#### [Problem set]
a – Using the profile of John Villasenor, decide whether each statement below agrees with it: (i) Villasenor is a professor of engineering and public policy at UCLA; (ii) the Science, Technology and Public Policy course is open only to graduate students; (iii) Albert Carnesale was a SALT Treaty negotiator. Answer yes or no for each and quote the words from the profile that decide it.
b – Pick up the profile of John Villasenor after its last sentence and keep writing it.

START Excerpted text

By Stan Paul
The Internet is where technology, policy, law, banking and business meet, not to mention the innumerable interconnected electronics and gadgets that we rely on each day — the so-called “Internet of Things.”
Also at this intersection is John Villasenor, professor of engineering and public policy at UCLA. While keeping up with the growth and proliferation of technology, Villasenor is more concerned with the security, safeguards and trust that must accompany our interdependence on this progress — what Villasenor refers to as “the Security of Things.”
At the Luskin School, he brings this expertise to the classroom. He co-teaches, among other things, a course titled Science, Technology and Public Policy, a class for graduate and undergraduate students, with Prof. Albert Carnesale, UCLA Chancellor Emeritus, SALT Treaty negotiator, professor emeritus of public policy and professor of mechanical and aerospace engineering.

END Excerpted text
START Exercise data

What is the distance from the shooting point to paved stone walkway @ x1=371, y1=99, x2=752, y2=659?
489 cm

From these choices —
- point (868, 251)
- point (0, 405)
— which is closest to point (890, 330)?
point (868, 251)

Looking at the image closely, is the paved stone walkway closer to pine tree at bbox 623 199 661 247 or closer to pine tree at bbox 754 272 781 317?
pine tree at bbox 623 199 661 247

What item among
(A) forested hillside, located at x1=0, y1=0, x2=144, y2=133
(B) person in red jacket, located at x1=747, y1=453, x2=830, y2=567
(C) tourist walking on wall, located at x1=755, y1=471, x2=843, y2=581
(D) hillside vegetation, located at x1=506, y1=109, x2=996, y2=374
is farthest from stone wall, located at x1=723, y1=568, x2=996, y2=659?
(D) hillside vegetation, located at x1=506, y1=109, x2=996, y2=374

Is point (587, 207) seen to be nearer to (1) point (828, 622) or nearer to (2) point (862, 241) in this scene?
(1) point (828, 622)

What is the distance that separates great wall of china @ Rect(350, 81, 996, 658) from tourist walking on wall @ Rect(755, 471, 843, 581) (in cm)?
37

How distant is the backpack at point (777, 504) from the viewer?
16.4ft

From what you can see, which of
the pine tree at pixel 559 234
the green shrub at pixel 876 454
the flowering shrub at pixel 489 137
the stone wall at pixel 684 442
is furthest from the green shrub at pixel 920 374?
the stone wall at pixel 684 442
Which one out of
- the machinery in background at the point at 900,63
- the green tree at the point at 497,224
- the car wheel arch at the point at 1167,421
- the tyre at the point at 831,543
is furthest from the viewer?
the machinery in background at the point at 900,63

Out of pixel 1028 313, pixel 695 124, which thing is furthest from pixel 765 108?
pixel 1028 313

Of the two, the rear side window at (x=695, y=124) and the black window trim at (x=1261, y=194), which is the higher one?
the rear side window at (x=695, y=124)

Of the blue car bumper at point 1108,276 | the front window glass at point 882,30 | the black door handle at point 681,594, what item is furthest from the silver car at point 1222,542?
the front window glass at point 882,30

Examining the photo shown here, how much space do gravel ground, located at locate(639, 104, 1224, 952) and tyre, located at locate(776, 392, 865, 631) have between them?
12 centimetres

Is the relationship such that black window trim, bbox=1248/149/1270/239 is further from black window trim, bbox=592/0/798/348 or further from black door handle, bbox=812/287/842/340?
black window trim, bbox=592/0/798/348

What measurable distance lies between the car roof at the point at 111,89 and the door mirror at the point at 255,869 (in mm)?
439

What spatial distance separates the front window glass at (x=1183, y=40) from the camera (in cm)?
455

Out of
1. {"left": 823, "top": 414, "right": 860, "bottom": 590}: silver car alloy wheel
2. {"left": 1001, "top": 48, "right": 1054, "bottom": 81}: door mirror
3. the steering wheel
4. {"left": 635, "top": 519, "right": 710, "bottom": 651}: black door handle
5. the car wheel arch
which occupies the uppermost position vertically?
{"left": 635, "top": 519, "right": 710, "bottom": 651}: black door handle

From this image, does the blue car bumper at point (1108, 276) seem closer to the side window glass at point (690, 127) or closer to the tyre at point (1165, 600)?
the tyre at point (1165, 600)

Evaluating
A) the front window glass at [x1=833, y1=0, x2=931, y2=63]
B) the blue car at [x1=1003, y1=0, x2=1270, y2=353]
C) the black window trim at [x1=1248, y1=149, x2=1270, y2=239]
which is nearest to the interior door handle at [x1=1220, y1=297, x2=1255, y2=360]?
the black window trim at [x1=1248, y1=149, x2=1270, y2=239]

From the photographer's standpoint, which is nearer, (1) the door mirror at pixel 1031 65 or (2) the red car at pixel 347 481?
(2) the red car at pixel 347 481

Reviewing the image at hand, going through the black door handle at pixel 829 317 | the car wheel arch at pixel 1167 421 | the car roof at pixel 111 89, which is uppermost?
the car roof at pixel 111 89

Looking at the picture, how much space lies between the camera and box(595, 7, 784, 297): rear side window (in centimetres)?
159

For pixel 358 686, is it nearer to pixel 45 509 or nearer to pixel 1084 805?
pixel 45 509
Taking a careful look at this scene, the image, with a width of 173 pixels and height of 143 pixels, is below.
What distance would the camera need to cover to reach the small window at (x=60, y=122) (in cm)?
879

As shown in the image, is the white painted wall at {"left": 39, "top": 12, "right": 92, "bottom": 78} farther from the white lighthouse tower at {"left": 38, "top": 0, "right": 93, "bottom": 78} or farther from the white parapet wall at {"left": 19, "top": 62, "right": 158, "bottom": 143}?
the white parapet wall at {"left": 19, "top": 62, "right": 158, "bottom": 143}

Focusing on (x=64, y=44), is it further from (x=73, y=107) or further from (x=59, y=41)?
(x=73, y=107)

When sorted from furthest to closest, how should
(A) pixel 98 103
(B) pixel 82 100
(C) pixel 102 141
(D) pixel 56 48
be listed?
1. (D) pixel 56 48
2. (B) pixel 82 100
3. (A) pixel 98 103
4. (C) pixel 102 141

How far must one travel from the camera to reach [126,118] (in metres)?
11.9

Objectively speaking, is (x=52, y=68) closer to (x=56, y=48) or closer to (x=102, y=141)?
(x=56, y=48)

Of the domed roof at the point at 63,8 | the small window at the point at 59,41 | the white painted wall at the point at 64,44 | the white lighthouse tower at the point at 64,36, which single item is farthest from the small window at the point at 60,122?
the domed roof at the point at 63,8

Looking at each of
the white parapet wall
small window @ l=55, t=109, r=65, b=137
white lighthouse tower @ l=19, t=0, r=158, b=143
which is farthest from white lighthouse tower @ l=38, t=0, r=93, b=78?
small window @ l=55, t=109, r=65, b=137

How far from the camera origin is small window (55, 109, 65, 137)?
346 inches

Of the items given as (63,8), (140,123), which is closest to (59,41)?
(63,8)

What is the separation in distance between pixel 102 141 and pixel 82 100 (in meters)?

END Exercise data

#### [Answer section]
a –
(i) Yes: "John Villasenor, professor of engineering and public policy at UCLA."
(ii) No: "a class for graduate and undergraduate students."
(iii) Yes: "Prof. Albert Carnesale, UCLA Chancellor Emeritus, SALT Treaty negotiator."

b –
Villasenor, formerly with the NASA Jet Propulsion Laboratory (where he developed methods of imaging the Earth from space), also serves as an adviser for Luskin’s Master of Public Policy (MPP) students’ Applied Public Policy projects.
Villasenor also is a prolific writer, researcher and public commenter on technology issues such as digital privacy, intellectual property, trade secrets and corporate cybersecurity, drones and autonomous cars. This year, Villasenor testified at a U.S. Senate hearing in Washington, D.C., on unmanned aircraft, examining the safety and privacy issues that are emerging as unmanned aircraft fill the skies over areas of peace and conflict. His wide interest and expertise is evidenced by the array of publications that have included his writing: Atlantic, Billboard, Chronicle of Higher Education, Fast Company, The Huffington Post, Scientific American, Slate, and the Los Angeles Times and Washington Post, to name a few.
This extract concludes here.